Big or Small: Measure It All
Western Reserve Public Media
 
   

Ohio Virtual Tour: The Ohio State University Football Stadium
Game Day


Overview
Students conduct measurement activities that are based on scenarios that take place during an Ohio State football game.

 

Outcome
Students will understand how to compare and convert customary units of measure, and construct problems using measurement skills.

 

Standards Addressed — Mathematics

Grade 6
Measurement Units, Benchmark F

01. Understand and describe the difference between surface area and volume.

Use Measurement Techniques and Tools, Benchmark E
04. Determine which measure (perimeter, area, surface area, volume) matches the context for a problem situation; e.g., perimeter is the context for fencing a garden, surface area is the context for painting a room.

Use Measurement Techniques and Tools, Benchmark F
06. Describe what happens to the perimeter and area of a two-dimensional shape when the measurements of the shape are changed; e.g. length of sides are doubled.

Use Measurement Techniques and Tools, Benchmark G
05. Understand the difference between perimeter and area, and demonstrate that two shapes may have the same perimeter, but different areas or may have the same area, but different perimeters.

 

Materials

 

Procedure

  1. Divide students into “home groups” of four members.

  2. Give each student in each group a different Problem Card.
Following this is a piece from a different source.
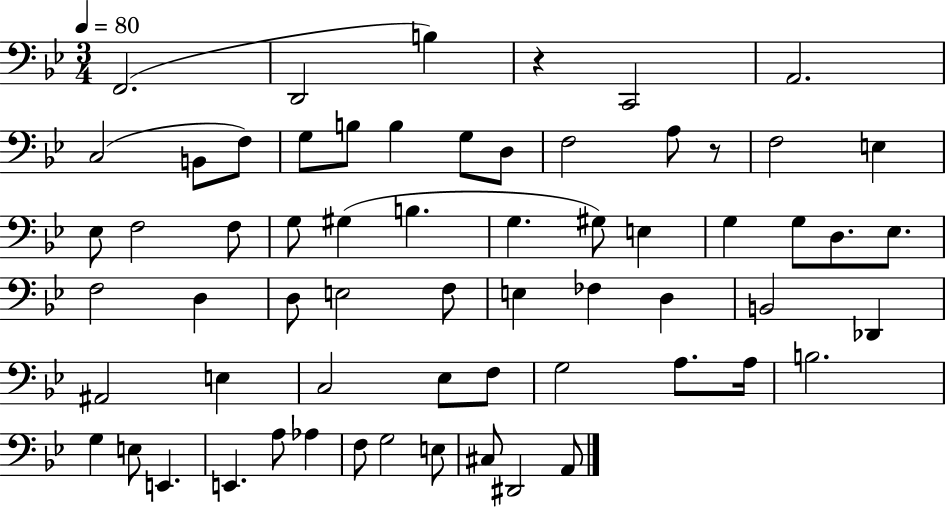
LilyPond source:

This student will become an “expert” on that particular Game Day problem. Each student is therefore responsible for completing and understanding his or her Game Day problem and then sharing this knowledge with members of the home group.

  3. Have the students regroup with other classmates who are experts for the same problems. Give each member of the expert group their corresponding Background Information Card.
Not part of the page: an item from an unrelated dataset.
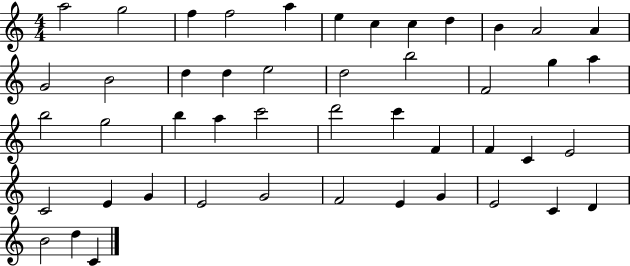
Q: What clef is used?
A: treble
  4. Have the expert groups work together to solve their assigned problem.

  5. After solving their problem, instruct each expert group to develop a new measurement problem based on their topic and Background Information Card.

  6. Ask the students to return to their home groups. Have each expert take a turn to explain his or her Game Day problem and shares its solution.

  7. Next, have each expert read the new problem that he or she created in the expert group, which the home group should then solve.

 

Evaluation
A two-part evaluation could be used:

  1. A participation score could be assessed as expert groups work together to solve their Game Day Problem.

  2. Problems created by expert groups could be evaluated for the content and concepts they represent.